===== Supplied information =====

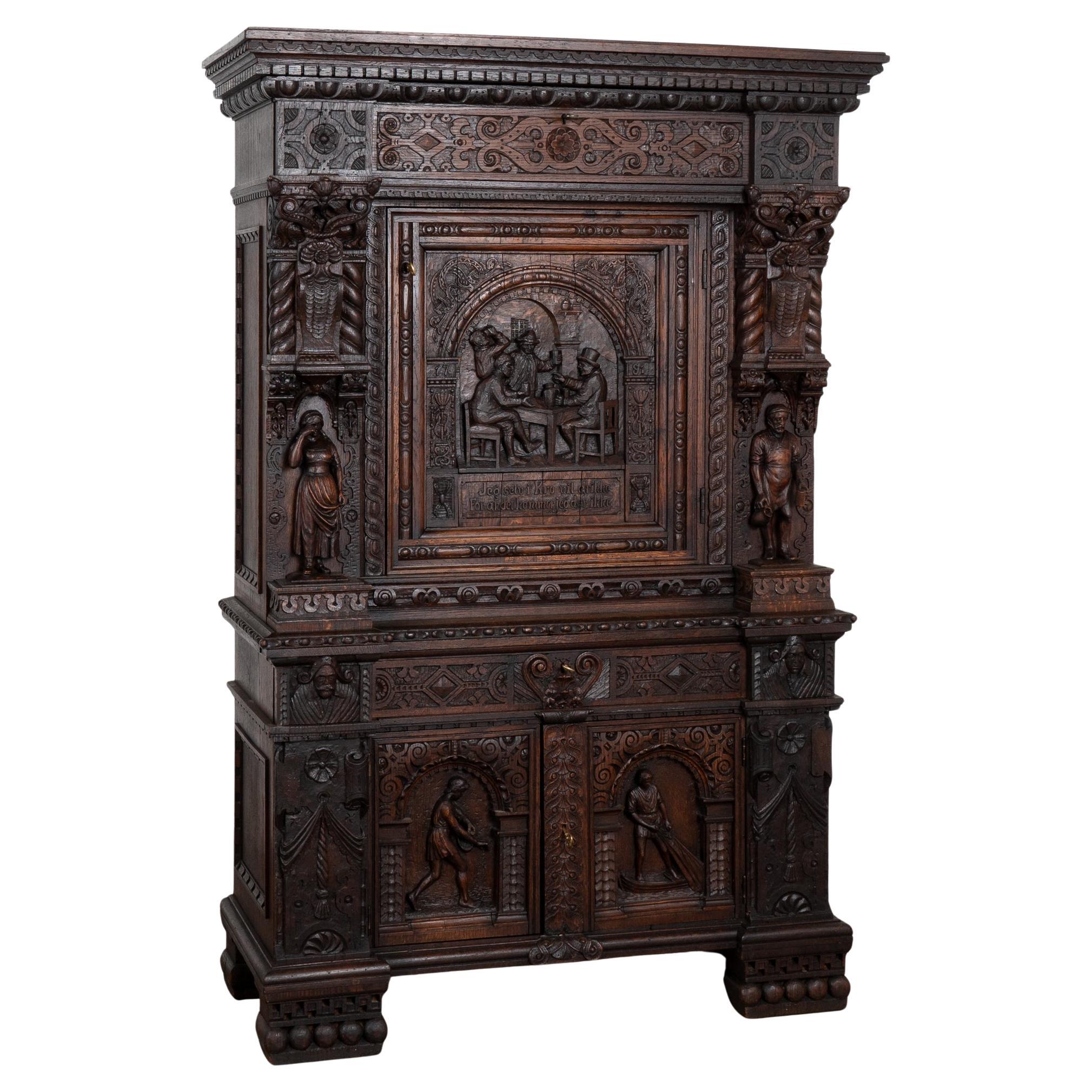 Barockes Schnitzkabinett aus Eiche, Schnapsschrank Bar aus Dänemark um 1860-80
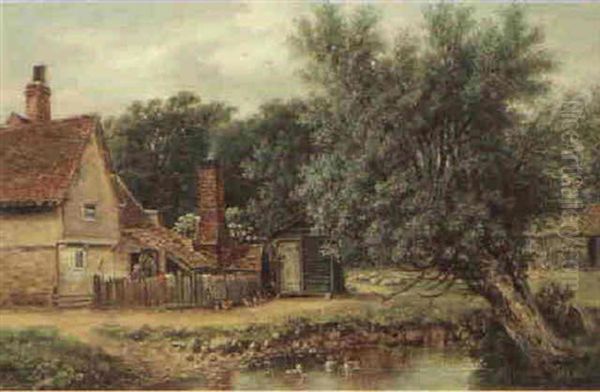 A Farm By A Pond by John Moore Of Ipswich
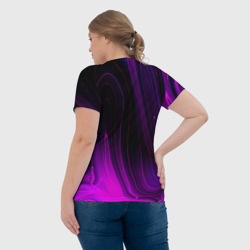 Футболка с принтом Foo Fighters violet plasma для женщины, вид на модели сзади №3. Цвет основы: белый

=====

Task to complete —
Repeat the material exactly as it reads, without any of its pictures.

Output of the task —
 Barockes Schnitzkabinett aus Eiche, Schnapsschrank Bar aus Dänemark um 1860-80
 A Farm By A Pond by John Moore Of Ipswich
 Футболка с принтом Foo Fighters violet plasma для женщины, вид на модели сзади №3. Цвет основы: белый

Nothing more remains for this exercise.